Lesson 1: What is Biowulf?
To fully engage with the course material and complete the hands-on exercises, we'll be leveraging the powerful NIH HPC Biowulf system.
To make the most of this powerful tool, it's essential to grasp the fundamentals of working with HPC systems, specifically Biowulf. In this lesson and others in Module 1, we will delve into the key concepts and practical skills you'll need to navigate this environment effectively.
Learning Objectives
- Understand the components of an HPC system. How does this compare to your local desktop?
- Learn about Biowulf, the NIH HPC cluster.
- Learn about the command line interface and resources for learning.
Additional training materials at hpc.nih.gov
Much of the content for this presentation is from hpc.nih.gov. For more information and more detailed training documentation, see hpc.nih.gov/training/.
Note
This lesson will be demo-based only. Hands-on lessons will not begin until Lesson 2.
What is a high performance cluster (HPC)?

EXTRACTED INFORMATION:

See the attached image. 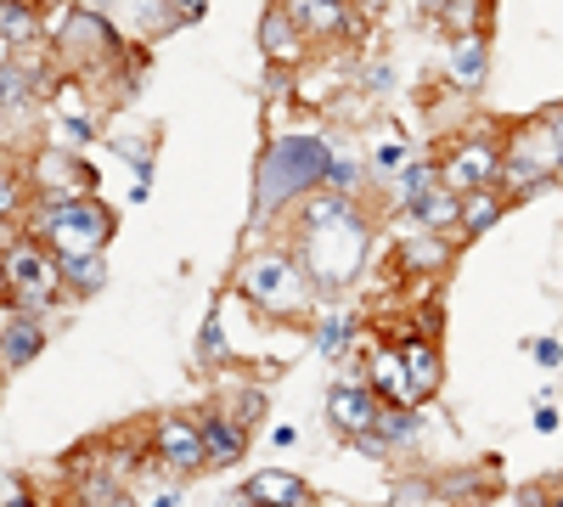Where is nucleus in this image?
I'll list each match as a JSON object with an SVG mask.
<instances>
[{"instance_id": "1", "label": "nucleus", "mask_w": 563, "mask_h": 507, "mask_svg": "<svg viewBox=\"0 0 563 507\" xmlns=\"http://www.w3.org/2000/svg\"><path fill=\"white\" fill-rule=\"evenodd\" d=\"M327 169H333V147L321 135H271L254 169V225L276 220L288 203L316 192Z\"/></svg>"}, {"instance_id": "2", "label": "nucleus", "mask_w": 563, "mask_h": 507, "mask_svg": "<svg viewBox=\"0 0 563 507\" xmlns=\"http://www.w3.org/2000/svg\"><path fill=\"white\" fill-rule=\"evenodd\" d=\"M366 249H372V225H366L361 209L299 232V260H305V271H310V283H316L321 299H333V294H344V288L361 283Z\"/></svg>"}, {"instance_id": "3", "label": "nucleus", "mask_w": 563, "mask_h": 507, "mask_svg": "<svg viewBox=\"0 0 563 507\" xmlns=\"http://www.w3.org/2000/svg\"><path fill=\"white\" fill-rule=\"evenodd\" d=\"M238 288L260 316H271V321H299L310 305H316V283H310V271H305V260L299 254H288V249H260V254H249L243 265H238Z\"/></svg>"}, {"instance_id": "4", "label": "nucleus", "mask_w": 563, "mask_h": 507, "mask_svg": "<svg viewBox=\"0 0 563 507\" xmlns=\"http://www.w3.org/2000/svg\"><path fill=\"white\" fill-rule=\"evenodd\" d=\"M29 232L52 249L57 260H79V254H102L119 232V214L108 203H97V192L79 198H40V214Z\"/></svg>"}, {"instance_id": "5", "label": "nucleus", "mask_w": 563, "mask_h": 507, "mask_svg": "<svg viewBox=\"0 0 563 507\" xmlns=\"http://www.w3.org/2000/svg\"><path fill=\"white\" fill-rule=\"evenodd\" d=\"M563 175V158H558V135L541 119H519L507 135H501V198H525L536 187H547V180Z\"/></svg>"}, {"instance_id": "6", "label": "nucleus", "mask_w": 563, "mask_h": 507, "mask_svg": "<svg viewBox=\"0 0 563 507\" xmlns=\"http://www.w3.org/2000/svg\"><path fill=\"white\" fill-rule=\"evenodd\" d=\"M0 271H7V288H12V305L18 310H52L63 294H68V283H63V260L45 249L34 232H23V238H12V249H7V260H0Z\"/></svg>"}, {"instance_id": "7", "label": "nucleus", "mask_w": 563, "mask_h": 507, "mask_svg": "<svg viewBox=\"0 0 563 507\" xmlns=\"http://www.w3.org/2000/svg\"><path fill=\"white\" fill-rule=\"evenodd\" d=\"M52 45H57V57L68 63V68H79V74H90V68H102L108 57H119L124 45H119V34H113V23L90 7H74L57 29H52Z\"/></svg>"}, {"instance_id": "8", "label": "nucleus", "mask_w": 563, "mask_h": 507, "mask_svg": "<svg viewBox=\"0 0 563 507\" xmlns=\"http://www.w3.org/2000/svg\"><path fill=\"white\" fill-rule=\"evenodd\" d=\"M147 440H153V456H158L169 474H203V469H209L203 423L186 418V411H164V418H153Z\"/></svg>"}, {"instance_id": "9", "label": "nucleus", "mask_w": 563, "mask_h": 507, "mask_svg": "<svg viewBox=\"0 0 563 507\" xmlns=\"http://www.w3.org/2000/svg\"><path fill=\"white\" fill-rule=\"evenodd\" d=\"M440 180L451 192H474V187H496L501 180V135H462L451 142V158L440 164Z\"/></svg>"}, {"instance_id": "10", "label": "nucleus", "mask_w": 563, "mask_h": 507, "mask_svg": "<svg viewBox=\"0 0 563 507\" xmlns=\"http://www.w3.org/2000/svg\"><path fill=\"white\" fill-rule=\"evenodd\" d=\"M378 411H384V400H378V389L366 384V373H361V378H333V384H327V423H333L344 440L372 434Z\"/></svg>"}, {"instance_id": "11", "label": "nucleus", "mask_w": 563, "mask_h": 507, "mask_svg": "<svg viewBox=\"0 0 563 507\" xmlns=\"http://www.w3.org/2000/svg\"><path fill=\"white\" fill-rule=\"evenodd\" d=\"M288 18L316 40V45H339V40H361L366 34V18L350 12V0H282Z\"/></svg>"}, {"instance_id": "12", "label": "nucleus", "mask_w": 563, "mask_h": 507, "mask_svg": "<svg viewBox=\"0 0 563 507\" xmlns=\"http://www.w3.org/2000/svg\"><path fill=\"white\" fill-rule=\"evenodd\" d=\"M40 350H45V321L7 299L0 305V373H23Z\"/></svg>"}, {"instance_id": "13", "label": "nucleus", "mask_w": 563, "mask_h": 507, "mask_svg": "<svg viewBox=\"0 0 563 507\" xmlns=\"http://www.w3.org/2000/svg\"><path fill=\"white\" fill-rule=\"evenodd\" d=\"M260 52L271 57V68H299L305 52H310V34L288 18V7H282V0H271L265 18H260Z\"/></svg>"}, {"instance_id": "14", "label": "nucleus", "mask_w": 563, "mask_h": 507, "mask_svg": "<svg viewBox=\"0 0 563 507\" xmlns=\"http://www.w3.org/2000/svg\"><path fill=\"white\" fill-rule=\"evenodd\" d=\"M34 192L40 198H79V192H97V169H85L74 153H40L34 158Z\"/></svg>"}, {"instance_id": "15", "label": "nucleus", "mask_w": 563, "mask_h": 507, "mask_svg": "<svg viewBox=\"0 0 563 507\" xmlns=\"http://www.w3.org/2000/svg\"><path fill=\"white\" fill-rule=\"evenodd\" d=\"M400 361H406V378H411V395L417 406H429L445 384V361H440V344L422 339V333H406L400 339Z\"/></svg>"}, {"instance_id": "16", "label": "nucleus", "mask_w": 563, "mask_h": 507, "mask_svg": "<svg viewBox=\"0 0 563 507\" xmlns=\"http://www.w3.org/2000/svg\"><path fill=\"white\" fill-rule=\"evenodd\" d=\"M203 445H209V469H231L249 456V423L238 418V411H203Z\"/></svg>"}, {"instance_id": "17", "label": "nucleus", "mask_w": 563, "mask_h": 507, "mask_svg": "<svg viewBox=\"0 0 563 507\" xmlns=\"http://www.w3.org/2000/svg\"><path fill=\"white\" fill-rule=\"evenodd\" d=\"M243 491H249L254 502H265V507H310V502H316V491H310L305 474H294V469H260V474L243 480Z\"/></svg>"}, {"instance_id": "18", "label": "nucleus", "mask_w": 563, "mask_h": 507, "mask_svg": "<svg viewBox=\"0 0 563 507\" xmlns=\"http://www.w3.org/2000/svg\"><path fill=\"white\" fill-rule=\"evenodd\" d=\"M490 74V40L485 34H467V40H451V57H445V85L451 90H479Z\"/></svg>"}, {"instance_id": "19", "label": "nucleus", "mask_w": 563, "mask_h": 507, "mask_svg": "<svg viewBox=\"0 0 563 507\" xmlns=\"http://www.w3.org/2000/svg\"><path fill=\"white\" fill-rule=\"evenodd\" d=\"M501 209H507V198H501V187H474V192H462V220H456V238L462 243H479L490 225L501 220Z\"/></svg>"}, {"instance_id": "20", "label": "nucleus", "mask_w": 563, "mask_h": 507, "mask_svg": "<svg viewBox=\"0 0 563 507\" xmlns=\"http://www.w3.org/2000/svg\"><path fill=\"white\" fill-rule=\"evenodd\" d=\"M40 34H45V23H40V7H34V0H0V45L29 52Z\"/></svg>"}, {"instance_id": "21", "label": "nucleus", "mask_w": 563, "mask_h": 507, "mask_svg": "<svg viewBox=\"0 0 563 507\" xmlns=\"http://www.w3.org/2000/svg\"><path fill=\"white\" fill-rule=\"evenodd\" d=\"M422 434V406H384L378 423H372V440L384 451H400V445H417Z\"/></svg>"}, {"instance_id": "22", "label": "nucleus", "mask_w": 563, "mask_h": 507, "mask_svg": "<svg viewBox=\"0 0 563 507\" xmlns=\"http://www.w3.org/2000/svg\"><path fill=\"white\" fill-rule=\"evenodd\" d=\"M411 220L422 225V232H440V238H451V232H456V220H462V192H451L445 180H440V187H434L429 198H422V203L411 209Z\"/></svg>"}, {"instance_id": "23", "label": "nucleus", "mask_w": 563, "mask_h": 507, "mask_svg": "<svg viewBox=\"0 0 563 507\" xmlns=\"http://www.w3.org/2000/svg\"><path fill=\"white\" fill-rule=\"evenodd\" d=\"M355 333H361V316L333 310L327 321H316V350H321L327 361H344V355H350V344H355Z\"/></svg>"}, {"instance_id": "24", "label": "nucleus", "mask_w": 563, "mask_h": 507, "mask_svg": "<svg viewBox=\"0 0 563 507\" xmlns=\"http://www.w3.org/2000/svg\"><path fill=\"white\" fill-rule=\"evenodd\" d=\"M440 18H445L451 40L485 34V29H490V0H440Z\"/></svg>"}, {"instance_id": "25", "label": "nucleus", "mask_w": 563, "mask_h": 507, "mask_svg": "<svg viewBox=\"0 0 563 507\" xmlns=\"http://www.w3.org/2000/svg\"><path fill=\"white\" fill-rule=\"evenodd\" d=\"M63 283L74 299H90V294H102L108 288V265L102 254H79V260H63Z\"/></svg>"}, {"instance_id": "26", "label": "nucleus", "mask_w": 563, "mask_h": 507, "mask_svg": "<svg viewBox=\"0 0 563 507\" xmlns=\"http://www.w3.org/2000/svg\"><path fill=\"white\" fill-rule=\"evenodd\" d=\"M434 187H440V164H434V158H411V164L400 169V203H406V214L429 198Z\"/></svg>"}, {"instance_id": "27", "label": "nucleus", "mask_w": 563, "mask_h": 507, "mask_svg": "<svg viewBox=\"0 0 563 507\" xmlns=\"http://www.w3.org/2000/svg\"><path fill=\"white\" fill-rule=\"evenodd\" d=\"M400 265L406 271H445L451 265V249L440 232H422L417 243H400Z\"/></svg>"}, {"instance_id": "28", "label": "nucleus", "mask_w": 563, "mask_h": 507, "mask_svg": "<svg viewBox=\"0 0 563 507\" xmlns=\"http://www.w3.org/2000/svg\"><path fill=\"white\" fill-rule=\"evenodd\" d=\"M198 361L203 366H220L225 361V328H220V305L203 316V339H198Z\"/></svg>"}, {"instance_id": "29", "label": "nucleus", "mask_w": 563, "mask_h": 507, "mask_svg": "<svg viewBox=\"0 0 563 507\" xmlns=\"http://www.w3.org/2000/svg\"><path fill=\"white\" fill-rule=\"evenodd\" d=\"M361 180H366V169H361L355 158H339V153H333V169H327L321 187H333V192H355Z\"/></svg>"}, {"instance_id": "30", "label": "nucleus", "mask_w": 563, "mask_h": 507, "mask_svg": "<svg viewBox=\"0 0 563 507\" xmlns=\"http://www.w3.org/2000/svg\"><path fill=\"white\" fill-rule=\"evenodd\" d=\"M0 507H40V496L23 474H0Z\"/></svg>"}, {"instance_id": "31", "label": "nucleus", "mask_w": 563, "mask_h": 507, "mask_svg": "<svg viewBox=\"0 0 563 507\" xmlns=\"http://www.w3.org/2000/svg\"><path fill=\"white\" fill-rule=\"evenodd\" d=\"M406 164H411V147H400V142H389V147L372 153V169H378V175H395V180H400Z\"/></svg>"}, {"instance_id": "32", "label": "nucleus", "mask_w": 563, "mask_h": 507, "mask_svg": "<svg viewBox=\"0 0 563 507\" xmlns=\"http://www.w3.org/2000/svg\"><path fill=\"white\" fill-rule=\"evenodd\" d=\"M23 203V187H18V175L12 169H0V220H12Z\"/></svg>"}, {"instance_id": "33", "label": "nucleus", "mask_w": 563, "mask_h": 507, "mask_svg": "<svg viewBox=\"0 0 563 507\" xmlns=\"http://www.w3.org/2000/svg\"><path fill=\"white\" fill-rule=\"evenodd\" d=\"M169 12H175V23H203L209 0H169Z\"/></svg>"}, {"instance_id": "34", "label": "nucleus", "mask_w": 563, "mask_h": 507, "mask_svg": "<svg viewBox=\"0 0 563 507\" xmlns=\"http://www.w3.org/2000/svg\"><path fill=\"white\" fill-rule=\"evenodd\" d=\"M530 355H536L541 366H563V344H558V339H530Z\"/></svg>"}, {"instance_id": "35", "label": "nucleus", "mask_w": 563, "mask_h": 507, "mask_svg": "<svg viewBox=\"0 0 563 507\" xmlns=\"http://www.w3.org/2000/svg\"><path fill=\"white\" fill-rule=\"evenodd\" d=\"M63 130L74 135V142H90V135H97V119H85V113H63Z\"/></svg>"}, {"instance_id": "36", "label": "nucleus", "mask_w": 563, "mask_h": 507, "mask_svg": "<svg viewBox=\"0 0 563 507\" xmlns=\"http://www.w3.org/2000/svg\"><path fill=\"white\" fill-rule=\"evenodd\" d=\"M547 124H552V135H558V158H563V102L547 108Z\"/></svg>"}, {"instance_id": "37", "label": "nucleus", "mask_w": 563, "mask_h": 507, "mask_svg": "<svg viewBox=\"0 0 563 507\" xmlns=\"http://www.w3.org/2000/svg\"><path fill=\"white\" fill-rule=\"evenodd\" d=\"M214 507H254V496H249V491H231V496H220Z\"/></svg>"}, {"instance_id": "38", "label": "nucleus", "mask_w": 563, "mask_h": 507, "mask_svg": "<svg viewBox=\"0 0 563 507\" xmlns=\"http://www.w3.org/2000/svg\"><path fill=\"white\" fill-rule=\"evenodd\" d=\"M310 507H355V502H344V496H316Z\"/></svg>"}, {"instance_id": "39", "label": "nucleus", "mask_w": 563, "mask_h": 507, "mask_svg": "<svg viewBox=\"0 0 563 507\" xmlns=\"http://www.w3.org/2000/svg\"><path fill=\"white\" fill-rule=\"evenodd\" d=\"M153 507H180V496H175V491H158V496H153Z\"/></svg>"}, {"instance_id": "40", "label": "nucleus", "mask_w": 563, "mask_h": 507, "mask_svg": "<svg viewBox=\"0 0 563 507\" xmlns=\"http://www.w3.org/2000/svg\"><path fill=\"white\" fill-rule=\"evenodd\" d=\"M552 507H563V491H552Z\"/></svg>"}, {"instance_id": "41", "label": "nucleus", "mask_w": 563, "mask_h": 507, "mask_svg": "<svg viewBox=\"0 0 563 507\" xmlns=\"http://www.w3.org/2000/svg\"><path fill=\"white\" fill-rule=\"evenodd\" d=\"M113 507H130V502H124V496H119V502H113Z\"/></svg>"}, {"instance_id": "42", "label": "nucleus", "mask_w": 563, "mask_h": 507, "mask_svg": "<svg viewBox=\"0 0 563 507\" xmlns=\"http://www.w3.org/2000/svg\"><path fill=\"white\" fill-rule=\"evenodd\" d=\"M34 7H52V0H34Z\"/></svg>"}, {"instance_id": "43", "label": "nucleus", "mask_w": 563, "mask_h": 507, "mask_svg": "<svg viewBox=\"0 0 563 507\" xmlns=\"http://www.w3.org/2000/svg\"><path fill=\"white\" fill-rule=\"evenodd\" d=\"M254 507H265V502H254Z\"/></svg>"}]
</instances>
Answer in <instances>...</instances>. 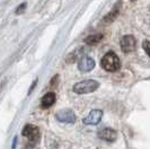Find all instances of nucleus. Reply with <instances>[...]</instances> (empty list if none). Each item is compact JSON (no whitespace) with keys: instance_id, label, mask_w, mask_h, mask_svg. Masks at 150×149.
Listing matches in <instances>:
<instances>
[{"instance_id":"10","label":"nucleus","mask_w":150,"mask_h":149,"mask_svg":"<svg viewBox=\"0 0 150 149\" xmlns=\"http://www.w3.org/2000/svg\"><path fill=\"white\" fill-rule=\"evenodd\" d=\"M120 8H121V2H117V5H115V6L113 7L112 10L104 17V23H112L113 21L119 16Z\"/></svg>"},{"instance_id":"11","label":"nucleus","mask_w":150,"mask_h":149,"mask_svg":"<svg viewBox=\"0 0 150 149\" xmlns=\"http://www.w3.org/2000/svg\"><path fill=\"white\" fill-rule=\"evenodd\" d=\"M102 38H103V34H93L85 38V43L89 45H95L97 44L98 42H100Z\"/></svg>"},{"instance_id":"12","label":"nucleus","mask_w":150,"mask_h":149,"mask_svg":"<svg viewBox=\"0 0 150 149\" xmlns=\"http://www.w3.org/2000/svg\"><path fill=\"white\" fill-rule=\"evenodd\" d=\"M26 7H27V4H26V2H23V4H21V5L17 7V9H16V14H17V15H21V14H23V13L26 10Z\"/></svg>"},{"instance_id":"6","label":"nucleus","mask_w":150,"mask_h":149,"mask_svg":"<svg viewBox=\"0 0 150 149\" xmlns=\"http://www.w3.org/2000/svg\"><path fill=\"white\" fill-rule=\"evenodd\" d=\"M102 118H103V111L102 110H93L83 119V123L87 124V126H96L100 122Z\"/></svg>"},{"instance_id":"9","label":"nucleus","mask_w":150,"mask_h":149,"mask_svg":"<svg viewBox=\"0 0 150 149\" xmlns=\"http://www.w3.org/2000/svg\"><path fill=\"white\" fill-rule=\"evenodd\" d=\"M54 103H55V94L53 92L46 93L44 96L42 97V101H41V105L43 109H49Z\"/></svg>"},{"instance_id":"5","label":"nucleus","mask_w":150,"mask_h":149,"mask_svg":"<svg viewBox=\"0 0 150 149\" xmlns=\"http://www.w3.org/2000/svg\"><path fill=\"white\" fill-rule=\"evenodd\" d=\"M121 50L124 53L132 52L135 49V38L132 35H125L121 38Z\"/></svg>"},{"instance_id":"15","label":"nucleus","mask_w":150,"mask_h":149,"mask_svg":"<svg viewBox=\"0 0 150 149\" xmlns=\"http://www.w3.org/2000/svg\"><path fill=\"white\" fill-rule=\"evenodd\" d=\"M16 142H17V137H15V138H14V141H13V147H11V149L16 148Z\"/></svg>"},{"instance_id":"8","label":"nucleus","mask_w":150,"mask_h":149,"mask_svg":"<svg viewBox=\"0 0 150 149\" xmlns=\"http://www.w3.org/2000/svg\"><path fill=\"white\" fill-rule=\"evenodd\" d=\"M116 136H117L116 131L111 129V128L102 129V130L99 131V133H98V137H99L100 139H103V140H105V141H110V142L115 141Z\"/></svg>"},{"instance_id":"3","label":"nucleus","mask_w":150,"mask_h":149,"mask_svg":"<svg viewBox=\"0 0 150 149\" xmlns=\"http://www.w3.org/2000/svg\"><path fill=\"white\" fill-rule=\"evenodd\" d=\"M22 134L27 138L30 142L32 143H35L40 140V137H41V133H40V129L35 126H32V124H26L22 131Z\"/></svg>"},{"instance_id":"2","label":"nucleus","mask_w":150,"mask_h":149,"mask_svg":"<svg viewBox=\"0 0 150 149\" xmlns=\"http://www.w3.org/2000/svg\"><path fill=\"white\" fill-rule=\"evenodd\" d=\"M99 87V82L94 79H86L74 85L72 90L76 94H89L93 93Z\"/></svg>"},{"instance_id":"4","label":"nucleus","mask_w":150,"mask_h":149,"mask_svg":"<svg viewBox=\"0 0 150 149\" xmlns=\"http://www.w3.org/2000/svg\"><path fill=\"white\" fill-rule=\"evenodd\" d=\"M55 118L59 122H63V123H75L76 122V114L75 112L70 109H64V110H60L57 112Z\"/></svg>"},{"instance_id":"13","label":"nucleus","mask_w":150,"mask_h":149,"mask_svg":"<svg viewBox=\"0 0 150 149\" xmlns=\"http://www.w3.org/2000/svg\"><path fill=\"white\" fill-rule=\"evenodd\" d=\"M142 48H143V50L146 51V53L149 55V58H150V41H143Z\"/></svg>"},{"instance_id":"7","label":"nucleus","mask_w":150,"mask_h":149,"mask_svg":"<svg viewBox=\"0 0 150 149\" xmlns=\"http://www.w3.org/2000/svg\"><path fill=\"white\" fill-rule=\"evenodd\" d=\"M95 68V61L90 57H83L78 62V69L81 72H89Z\"/></svg>"},{"instance_id":"1","label":"nucleus","mask_w":150,"mask_h":149,"mask_svg":"<svg viewBox=\"0 0 150 149\" xmlns=\"http://www.w3.org/2000/svg\"><path fill=\"white\" fill-rule=\"evenodd\" d=\"M100 65L104 70L110 71V72H115L117 70H120L121 68V61L120 58L115 54L114 52H107L102 58Z\"/></svg>"},{"instance_id":"14","label":"nucleus","mask_w":150,"mask_h":149,"mask_svg":"<svg viewBox=\"0 0 150 149\" xmlns=\"http://www.w3.org/2000/svg\"><path fill=\"white\" fill-rule=\"evenodd\" d=\"M26 149H38L35 145H33V143H30V145H27L26 146Z\"/></svg>"}]
</instances>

THINGS TO DO:
a: Answer each question from the Biowulf lesson above, one answer per line, marked like the questions.
(i) Which system will the course use for its hands-on exercises?
(ii) Where does the lesson direct readers for more detailed training documentation?
(iii) In which lesson do hands-on lessons begin?
b: Decide whether each statement agrees with the Biowulf lesson. Answer yes or no and quote the words that settle it.
(i) Lesson 1 includes hands-on work.
(ii) Biowulf is the NIH HPC cluster.
(iii) Much of the presentation's content comes from hpc.nih.gov.
c: Carry the Biowulf lesson forward, starting beneath its final heading, "What is a high performance cluster (HPC)?"

REPLIES:
a:
(i) The NIH HPC Biowulf system.
(ii) hpc.nih.gov/training/
(iii) Lesson 2.

b:
(i) No: "This lesson will be demo-based only."
(ii) Yes: "Learn about Biowulf, the NIH HPC cluster."
(iii) Yes: "Much of the content for this presentation is from hpc.nih.gov."

c:
A collection of standalone computers that are networked together. They will frequently have software installed that allow the coordinated running of other software across all of these computers. This allows these networked computers to work together to accomplish computing tasks faster. --- hpc-intro (Software carpentries)
NIH HPC Systems
Image Credit: hpc.nih.gov/systems
This diagram describes the NIH HPC Systems (Login node, Biowulf Cluster, HPC drive, and Helix), how the systems interact, and how you interact with the systems. Each "system" is described here. We will also discuss these further below.
When using an HPC
-
We use a command line interface and a Secure shell protocol (SSH) to establish a remote connection to the login node / head node.
-
Most of us are likely used to a graphical user interface (GUI), which is a point-and-click interface, meaning we use a mouse to move around and click on various display icons. We visually interact with our compute environment. However, we do not generally interact with an HPC in this way. HPCs are remote resources that require connections using slow or intermittent interfaces (over WIFI and VPNs). Because of this, it is more practical to guide functionality over the command line using plain text.
-
The cluster head node (login node) distributes compute tasks (the things we want to do outside of file manipulation and editing) using a scheduling system (e.g., SLURM). We use a scheduling system because the HPC is a shared resource with hundreds of worker nodes and thousands of processors.
-
Note
Slurm stands for Simple Linux Utility for Resource Management.
What is Biowulf?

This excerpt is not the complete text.